## O que fazer
[A] Devolva, do texto sobre o amor de Jesus, o trecho copiado fielmente que começa nas palavras "Estas duas qualidades" e termina logo após "a vida eterna.".
[B] De acordo com o texto sobre o amor de Jesus, em que se torna a ternura sem a força?

## Texto extraído
§ §

Fortis est ut mors dilectio: o que mais impressiona no amor de Jesus, quer por seu Pai, quer por nossas almas, é a união maravilhosa e muito íntima da mais profunda ternura e da força a mais heróica no sofrimento e na morte: Fortiter et suaviter.
 
Estas duas qualidades do amor estão, muitas vezes, separadas em nós e no entanto só podem viver intimamente unidas. A ternura sem a força torna-se langorosa e piegas, a força sem nenhuma suavidade, transforma-se em rudeza e amargura1.
 
Ninguém pode exprimir o que foi a ternura de amor filial de Jesus por seu Pai; se ele amava ternamente a Virgem Maria, quanto mais ainda seu Pai, a quem rendia perpétua ação de graças e adoração! Esta ternura sobrenatural se derramava e se derrama continuamente sobre as almas, não apenas as de um certo país ou tempo ou sobre um grupo restrito de alguns amigos, mas sobre todas as almas de todas as gerações para lhes dar a vida eterna.
 
Este amor de Cristo tão terno é também mais forte que a morte, mais forte que o pecado e que o espírito do mal. Foi ele que levou Nosso Senhor a se oferecer como vítima para pagar em nosso lugar, para nos salvar, dando a Deus uma reparação infinita que lhe agrada mais do que todo o desgosto causado pelos pecados: Cor Jesu, fornax ardens caritatis -- eis todas as ternuras e todas as energias do amor admiravelmente fundidas. O Coração de Jesus é assim o mais puro espelho da Misericórdia e da Justiça, as duas grandes virtudes do amor incriado de Deus.

§ §

## Dados disponíveis
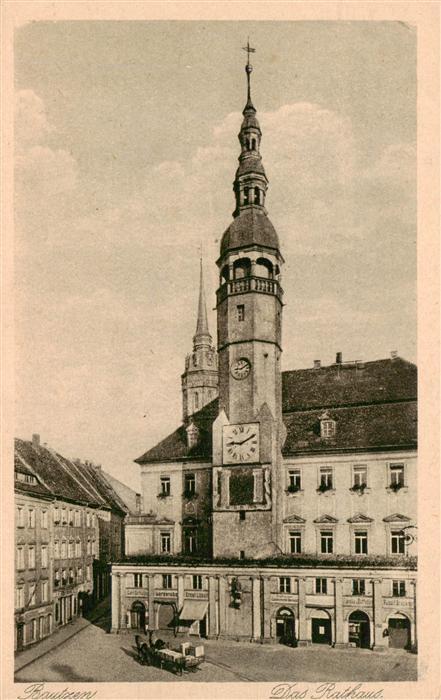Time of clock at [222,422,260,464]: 9:10
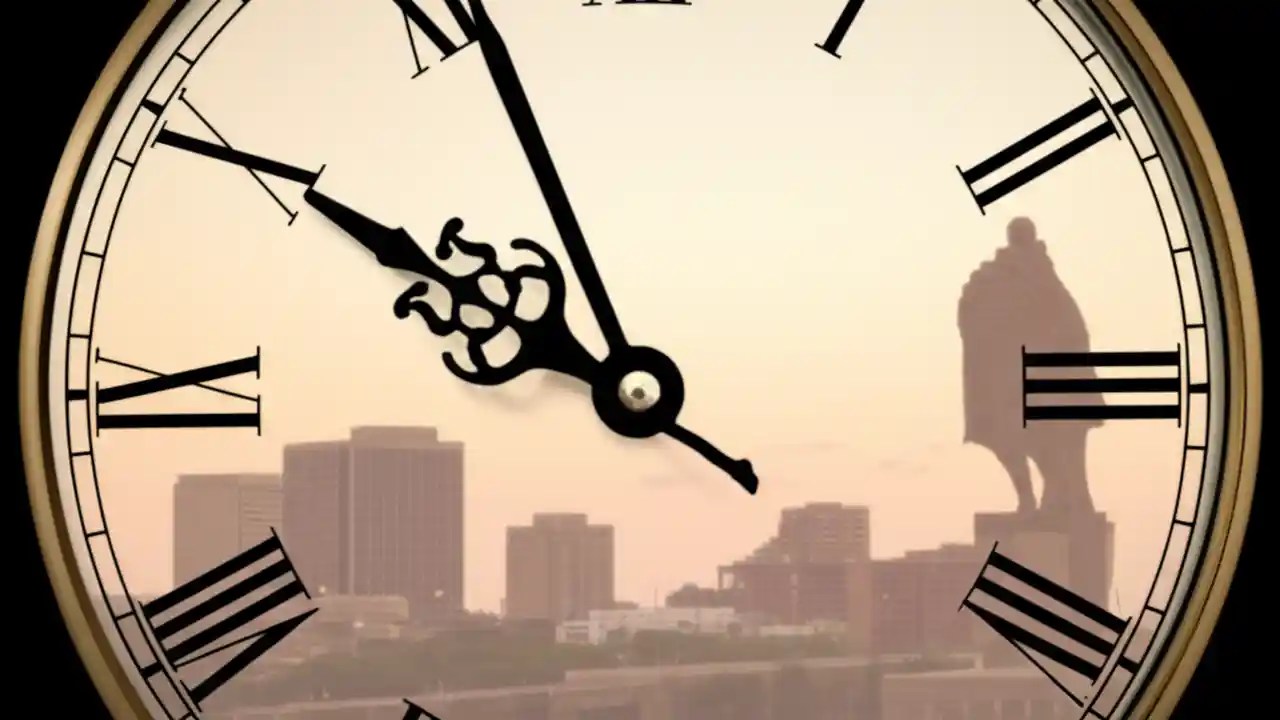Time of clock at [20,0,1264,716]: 9:56
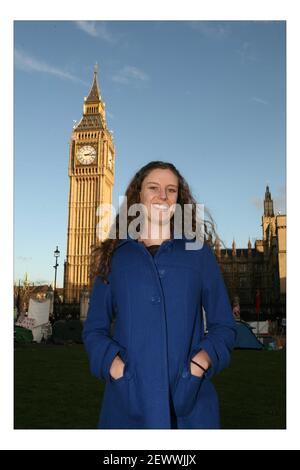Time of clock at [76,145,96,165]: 2:15
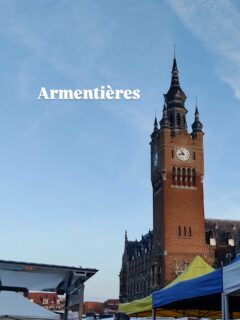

§ §

## Resultados esperados
[A]
Estas duas qualidades do amor estão, muitas vezes, separadas em nós e no entanto só podem viver intimamente unidas. A ternura sem a força torna-se langorosa e piegas, a força sem nenhuma suavidade, transforma-se em rudeza e amargura1.
 
Ninguém pode exprimir o que foi a ternura de amor filial de Jesus por seu Pai; se ele amava ternamente a Virgem Maria, quanto mais ainda seu Pai, a quem rendia perpétua ação de graças e adoração! Esta ternura sobrenatural se derramava e se derrama continuamente sobre as almas, não apenas as de um certo país ou tempo ou sobre um grupo restrito de alguns amigos, mas sobre todas as almas de todas as gerações para lhes dar a vida eterna.

[B] Torna-se langorosa e piegas.